Pero, en oposición a estos actos de barbarie, hay otros hechos que pueden ser fundacionales en una u otra cultura o región. Y entre ellos debemos incluir los que nos han permitido reunirnos en este auditorio. Pues las publicaciones —y especialmente las literarias— expresan y determinan —o, mejor dicho resignifican— la identidad de los individuos que pertenecen a la comunidad que da lugar a ellas y las pone a circular.

Las formas literarias cambian, pero no la voluntad de consignación. Por ello, al compartir certezas y reconocer su carácter relativo y evanescente; al mostrar la variedad de perspectivas o enfoques sobre lo cotidiano; al subrayar las indefiniciones de “lo real” y las consecuencias que esto acarrea, asistimos como testigos a un acto que reivindica el espíritu de hombres y mujeres que, como Hipatia, en la antigua Alejandría, sólo aspiran a compartir con sus semejantes dudas fundadas, argumentos y una que otra certeza. En este marco, la aparición de la tercera serie de la colección: Siglo XXI, Escritores coahuilenses, debe ser recibida con entusiasmo.

════════

Ejercicio planteado 1 —
Responde con base en el pasaje sobre las publicaciones literarias:
(a) ¿Qué expresan y determinan las publicaciones?
(b) ¿Qué cambia y qué no cambia, según el segundo párrafo?
(c) ¿Qué serie de qué colección se menciona al final?
Ejercicio planteado 2 — Reproduce sin cambios el fragmento del pasaje sobre las publicaciones literarias que empieza con "Pero, en oposición" y sigue hasta "pone a circular.".
Ejercicio planteado 3 — Retoma el pasaje sobre las publicaciones literarias y continúalo a partir de su última oración.

Segmento de datos —

════════

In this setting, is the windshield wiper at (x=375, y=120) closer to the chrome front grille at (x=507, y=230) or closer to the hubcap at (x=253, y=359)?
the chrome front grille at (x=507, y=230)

════════

Resultado del ejercicio 1 —
(a) La identidad de los individuos que pertenecen a la comunidad que da lugar a ellas y las pone a circular.
(b) Cambian las formas literarias, pero no la voluntad de consignación.
(c) La tercera serie de la colección Siglo XXI, Escritores coahuilenses.

Resultado del ejercicio 2 —
Pero, en oposición a estos actos de barbarie, hay otros hechos que pueden ser fundacionales en una u otra cultura o región. Y entre ellos debemos incluir los que nos han permitido reunirnos en este auditorio. Pues las publicaciones —y especialmente las literarias— expresan y determinan —o, mejor dicho resignifican— la identidad de los individuos que pertenecen a la comunidad que da lugar a ellas y las pone a circular.

Resultado del ejercicio 3 —
En lo que se refiere a los cinco títulos de poesía que forman parte de ella, debo comenzar diciendo que cada uno de estos volúmenes se suma a una tradición que lo enaltece. En este caso, por eso, es obligado evocar el nombre de Enriqueta Ochoa, escritora citada por estos autores; y también, de manera contundente, como representante de una generación de ruptura que inicia otro capítulo de la historia regional, el de Julián Herbert.

Estos libros de poesía dan cuenta de que el quehacer literario intensifica, entre otros fenómenos, la conciencia de la experiencia vital a través de los enfoques que hace de los temas reiterados en la literatura occidental: el amor, la muerte y el tiempo; y de subtemas como la soledad o el paisaje; con registros y grados de solvencia que varían de un autor a otro.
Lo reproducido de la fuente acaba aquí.